For the fourth consecutive season the orchestras will perform at the Monteith Amphitheater as part of the Music at McClellan series, sponsored by the Longleaf Arts Council. The restoration of the historic Monteith Amphitheater is one of the council’s ongoing projects. Music at McClellan features noted artists and local talent, and further promotes the arts and humanities with the Mountain Longleaf Festival, Cheaha Dance Alliance and Cheaha Creative Arts Council.

These annual concerts at McClellan not only provide Anniston audiences with a chance to hear the Gadsden-based EYO at home, but allows its 18 students from Calhoun County to perform on their homebase.

Wherever the orchestras perform, Gagliardo is making sure that EYO provides music for a new generation.

“Every year we strive to offer a complete musical experience for all of our members,” he said. “This year the focus has been on Latin American music — helping them to develop a knowledge of the genre, and to reinforce the skills that are central to the performance of this music.”

For instance, Latin American music heavily stresses rhythm so this is a key component.

“Also, some of the harmonies are different than what students are accustomed to so a good ear is important,” Gagliardo added. “Latin American music, which is very tuneful, expresses the emotions of its people with dramatic moments.”

For the student musicians, practicing the driving rhythms in these dance-like melodies makes learning exciting. And if that isn’t enough of a new musical adventure, EYO’s six-day performance tour to Puerto Rico in June will complete their Latin American experience.

“Puerto Rico and the other islands in the Caribbean each have their own distinct sound and the concert at Monteith will reflect these characteristics,” said Gagliardo.

Included in the line-up are “I Feel Pretty,” “Cool” and “America” from the Broadway production of “West Side Story,” as well as portions of the “Puerto Rican Guitar Suite,” a set of traditional Puerto Rican songs written by Jacksonville composer Wendy Snellen, which she transcribed for orchestra.
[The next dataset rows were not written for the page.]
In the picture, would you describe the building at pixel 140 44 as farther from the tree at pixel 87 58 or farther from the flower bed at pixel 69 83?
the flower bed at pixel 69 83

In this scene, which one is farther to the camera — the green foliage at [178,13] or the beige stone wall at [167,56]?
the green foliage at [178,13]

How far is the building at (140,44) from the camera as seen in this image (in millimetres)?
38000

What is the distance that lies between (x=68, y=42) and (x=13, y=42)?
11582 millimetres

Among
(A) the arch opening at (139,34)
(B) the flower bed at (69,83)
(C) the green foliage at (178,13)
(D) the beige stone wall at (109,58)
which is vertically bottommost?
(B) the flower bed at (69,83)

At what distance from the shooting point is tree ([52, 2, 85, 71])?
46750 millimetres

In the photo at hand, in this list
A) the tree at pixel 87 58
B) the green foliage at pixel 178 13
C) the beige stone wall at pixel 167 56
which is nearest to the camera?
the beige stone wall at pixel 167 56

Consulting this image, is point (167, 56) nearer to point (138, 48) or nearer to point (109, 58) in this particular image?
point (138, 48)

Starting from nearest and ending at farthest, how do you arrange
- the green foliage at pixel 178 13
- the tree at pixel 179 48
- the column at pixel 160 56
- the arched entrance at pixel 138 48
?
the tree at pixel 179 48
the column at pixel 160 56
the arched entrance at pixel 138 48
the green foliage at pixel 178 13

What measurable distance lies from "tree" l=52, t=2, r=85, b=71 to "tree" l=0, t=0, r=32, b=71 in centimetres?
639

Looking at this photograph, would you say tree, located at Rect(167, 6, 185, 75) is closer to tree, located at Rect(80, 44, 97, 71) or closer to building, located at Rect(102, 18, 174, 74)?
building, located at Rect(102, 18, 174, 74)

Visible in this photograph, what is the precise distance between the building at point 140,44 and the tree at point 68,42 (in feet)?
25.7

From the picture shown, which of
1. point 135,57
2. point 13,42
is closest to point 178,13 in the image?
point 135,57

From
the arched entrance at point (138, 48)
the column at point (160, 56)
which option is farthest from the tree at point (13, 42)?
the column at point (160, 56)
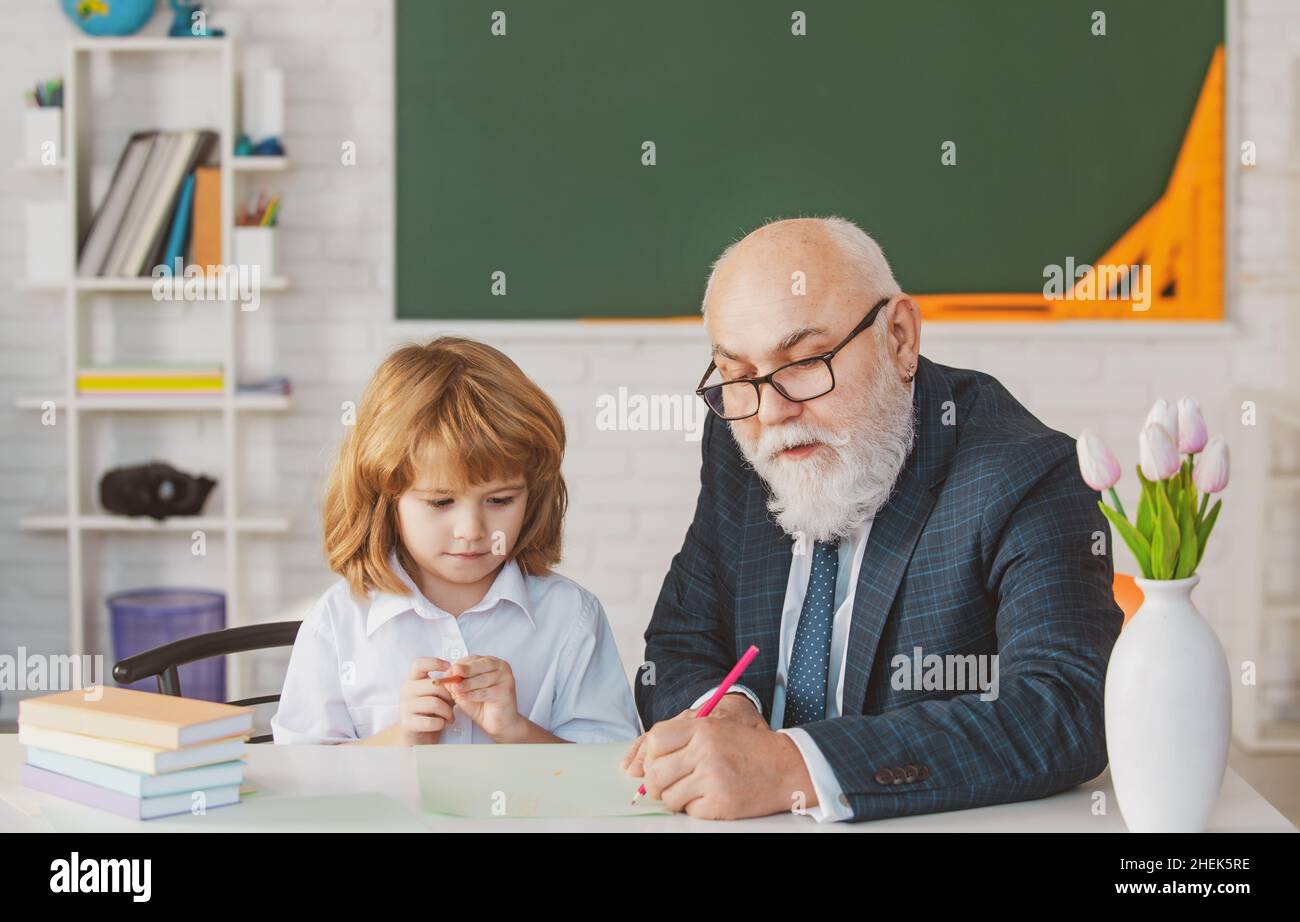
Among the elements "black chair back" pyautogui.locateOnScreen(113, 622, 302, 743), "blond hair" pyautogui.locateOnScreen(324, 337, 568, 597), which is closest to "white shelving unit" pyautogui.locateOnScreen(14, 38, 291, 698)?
"black chair back" pyautogui.locateOnScreen(113, 622, 302, 743)

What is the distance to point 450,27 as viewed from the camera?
3.79 m

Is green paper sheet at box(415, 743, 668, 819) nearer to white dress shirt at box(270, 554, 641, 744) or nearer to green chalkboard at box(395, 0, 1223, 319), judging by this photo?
white dress shirt at box(270, 554, 641, 744)

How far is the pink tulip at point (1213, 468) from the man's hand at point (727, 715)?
0.48m

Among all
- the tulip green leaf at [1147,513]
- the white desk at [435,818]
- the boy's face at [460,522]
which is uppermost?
the tulip green leaf at [1147,513]

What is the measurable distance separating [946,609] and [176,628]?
2639 millimetres

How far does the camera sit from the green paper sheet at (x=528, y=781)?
139cm

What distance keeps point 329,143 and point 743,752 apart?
2.86 meters

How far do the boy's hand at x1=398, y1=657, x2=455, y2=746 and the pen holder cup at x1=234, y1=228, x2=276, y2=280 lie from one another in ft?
7.61

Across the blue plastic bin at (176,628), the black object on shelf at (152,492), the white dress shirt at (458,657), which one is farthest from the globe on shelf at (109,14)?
the white dress shirt at (458,657)

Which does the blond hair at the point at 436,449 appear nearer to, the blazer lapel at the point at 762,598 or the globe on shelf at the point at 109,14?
the blazer lapel at the point at 762,598

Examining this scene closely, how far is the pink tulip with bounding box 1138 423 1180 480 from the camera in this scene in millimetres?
1284
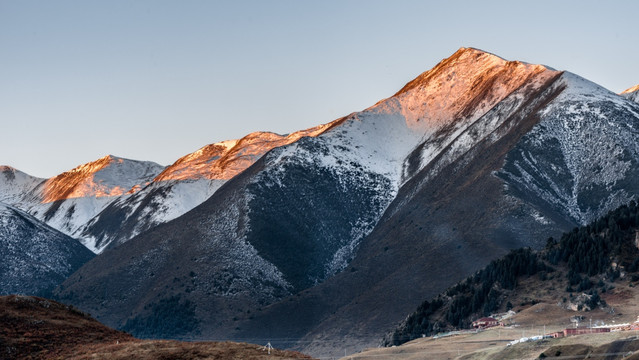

To many listeners, one of the most irresistible of rhythmic patterns is the march. The “San Lorenzo March” by C.A. Sylva, the official march of the Argentine army, will be in the line-up as well as the band version of “Tribute: Those Who Serve” by American composer James Grant.

Besides delivering a public performance at Plaza las Delicias in Ponce and taking a salsa dancing lesson, during their stay in Puerto Rico the young musicians will visit Borqueron Beach, Old San Juan and El Yungue National Forest as well as interacting with students and teachers in an elementary school before returning June 10.

Come enjoy a spring afternoon with lively music at Monteith Amphitheater at McClellan. The concert is free of charge.